Zitsch and her friend Arms, 18, both seniors at Mt. Abram High School, live in Salem, but they spend too long on the bus already. In the event the high school is closed or merged with one in another district, students will have to spend even longer traveling each day.

But no one knows what will end up happening, SAD 58 board Chairman Mike Pond said.

Board members voted in December to hire consultants to study the district’s options in the face of a drastic reduction in enrollment expected to take place in the near future.

“I believe in the next five years Mt. Abram will be down to around 200 children,” Pond said. “How can you offer the services you need to offer them when you’ve got such a small school? What should we do?”

Not only are enrollments expected to drop, Pond said, but Mt. Abram itself is nearing the end of its expected life span and needs retrofitting, at the least.

It might seem rational to think that the cost of educating kids would go down, if there were fewer of them. But that’s not the case at all, Superintendent Quenten Clark said.

Since state subsidies are based in large part on the numbers of students each district serves, money only gets tighter when enrollment drops.

The state’s funding formula provides ample money in compact districts, he said. But in far-flung rural areas like SAD 58, where each town runs its own elementary school and buses older students for as much as 35 miles each way, each kid’s education costs more.

For example, Clark said, not only does the district operate five schools, where a town with the same number of students might only have three, but it also needs to pay principals, janitors, gym teachers, music teachers, secretaries and basketball coaches.

“Literally, I have to have eight middle school basketball coaches,” Clark said, “And Augusta, they have one middle school. They’ve probably got two.”

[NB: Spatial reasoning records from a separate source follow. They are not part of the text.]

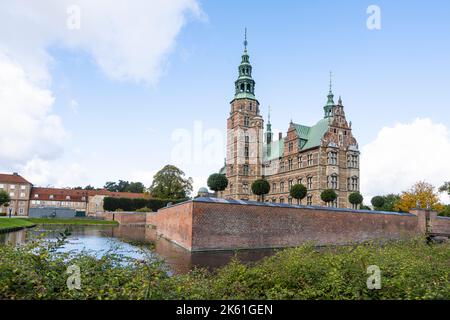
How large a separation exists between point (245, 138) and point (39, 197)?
165 ft

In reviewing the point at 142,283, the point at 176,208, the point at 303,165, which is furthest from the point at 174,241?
the point at 303,165

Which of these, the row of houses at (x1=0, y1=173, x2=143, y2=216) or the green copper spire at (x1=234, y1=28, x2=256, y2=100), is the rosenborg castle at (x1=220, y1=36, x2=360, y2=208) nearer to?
the green copper spire at (x1=234, y1=28, x2=256, y2=100)

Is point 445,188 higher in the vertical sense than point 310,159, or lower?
lower

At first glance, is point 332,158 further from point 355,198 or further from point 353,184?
point 355,198

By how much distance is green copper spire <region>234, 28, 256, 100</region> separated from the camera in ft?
180

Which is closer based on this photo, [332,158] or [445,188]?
[332,158]

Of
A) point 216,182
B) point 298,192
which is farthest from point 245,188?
point 298,192

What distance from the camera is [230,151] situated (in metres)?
56.6

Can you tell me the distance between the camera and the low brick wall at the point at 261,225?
1989 centimetres

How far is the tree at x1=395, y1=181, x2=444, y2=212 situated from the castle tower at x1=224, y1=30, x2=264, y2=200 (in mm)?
22204

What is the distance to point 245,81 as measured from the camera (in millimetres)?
55562
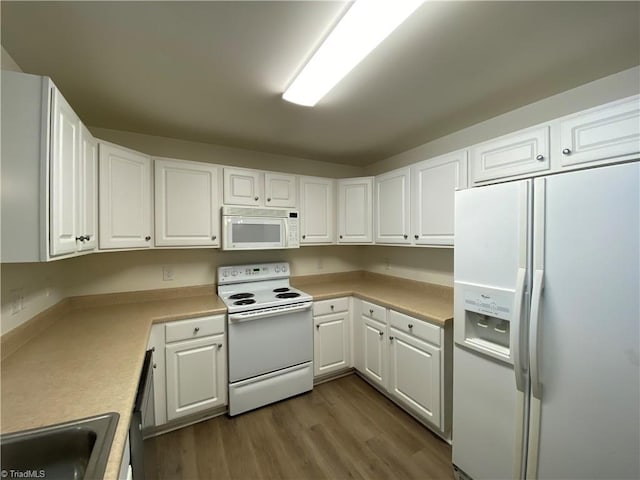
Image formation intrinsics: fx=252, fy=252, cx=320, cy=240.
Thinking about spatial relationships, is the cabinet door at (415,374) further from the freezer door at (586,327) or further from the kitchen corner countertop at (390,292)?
the freezer door at (586,327)

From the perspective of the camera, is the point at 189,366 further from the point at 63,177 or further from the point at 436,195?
the point at 436,195

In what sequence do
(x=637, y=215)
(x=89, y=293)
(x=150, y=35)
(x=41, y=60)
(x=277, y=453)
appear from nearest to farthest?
(x=637, y=215)
(x=150, y=35)
(x=41, y=60)
(x=277, y=453)
(x=89, y=293)

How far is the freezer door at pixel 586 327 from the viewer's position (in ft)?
3.14

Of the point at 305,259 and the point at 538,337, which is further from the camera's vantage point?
the point at 305,259

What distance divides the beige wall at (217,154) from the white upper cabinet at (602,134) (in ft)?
7.26

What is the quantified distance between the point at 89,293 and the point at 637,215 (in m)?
3.27

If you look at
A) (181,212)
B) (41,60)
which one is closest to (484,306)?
(181,212)

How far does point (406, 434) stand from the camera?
185 centimetres

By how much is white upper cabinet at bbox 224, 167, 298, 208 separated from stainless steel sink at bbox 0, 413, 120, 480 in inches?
69.4

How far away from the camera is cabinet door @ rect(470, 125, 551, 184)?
1.43 meters

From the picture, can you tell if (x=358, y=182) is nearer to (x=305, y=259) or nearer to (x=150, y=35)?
(x=305, y=259)

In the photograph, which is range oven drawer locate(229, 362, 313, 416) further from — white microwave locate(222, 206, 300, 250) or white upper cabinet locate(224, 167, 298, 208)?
white upper cabinet locate(224, 167, 298, 208)

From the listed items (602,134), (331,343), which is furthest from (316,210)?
(602,134)

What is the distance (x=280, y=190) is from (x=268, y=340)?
1.41 m
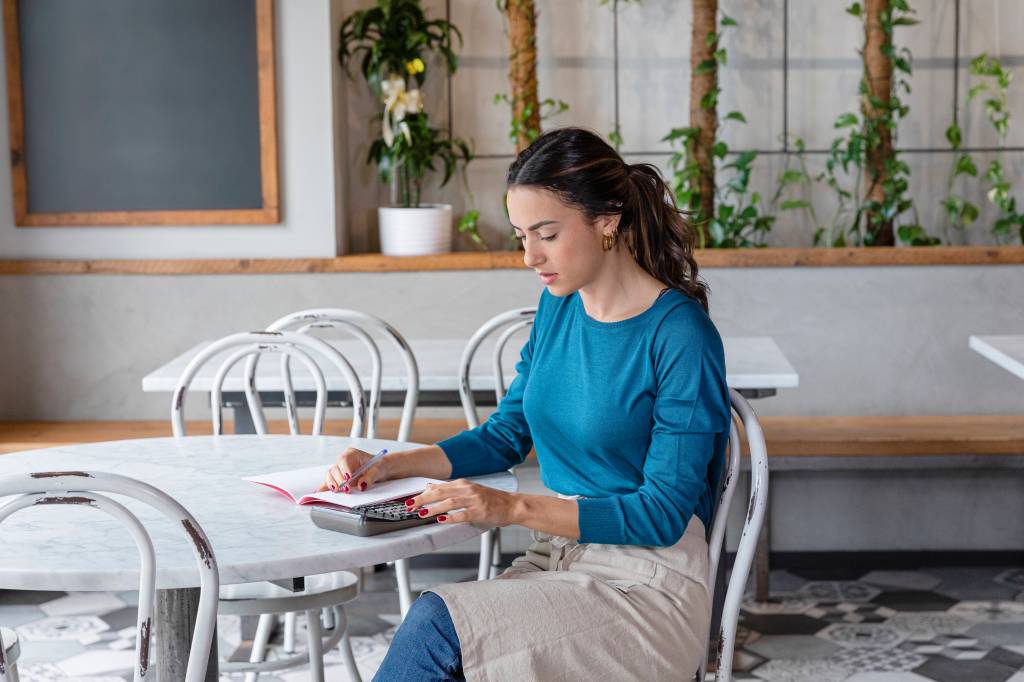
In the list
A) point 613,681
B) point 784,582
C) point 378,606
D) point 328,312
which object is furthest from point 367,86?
point 613,681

“(The state) told us, ‘You should eliminate at least 22 staff members to get down to the ratio,'” Pond said. “But if you do that, you can’t offer anything.”

The district is already spreading itself too thin.

But closing the school isn’t the only option, both Clark and Mt. Abram Principal Jeanne Tucker said.

“There is much to consider before we ever ask the towns to consider a merger,” she said. Many public charter schools operate at an extremely high level of quality with only 150-200 students, she said. They just operate under a slightly different educational philosophy. One teacher might specialize in both English and drama, or art and Spanish, she said – as two of her teachers already do.

Mt. Abram already has a large number of multitalented teachers, she said. It’s just a matter of thinking a little differently.

Which is why hiring outside consultants is so vital, she said. Clark, Pond and others echoed that thought.

Being a small school is really an asset, Administrative Secretary Laura White said. If you think about it, she said, the student-perpetrated violence that has been in the news so much recently seems to happen much more at bigger schools.

“Mt. Abram is a wonderful school,” she said. “It would really be a shame for to it to close.”

Junior Morgan Cummings agreed. “I know I wouldn’t want to go to another school,” she said. “At a bigger school, you don’t know everyone.”

Before anything changes, the studies have to be done, Clark said. After that, the communities will come to a consensus about what to do. Nothing dramatic can happen without a vote, he said, and there are so many options.

The only bad one would be keeping everything the same, and stripping money away to the point where SAD 58’s schools aren’t very good, Clark said.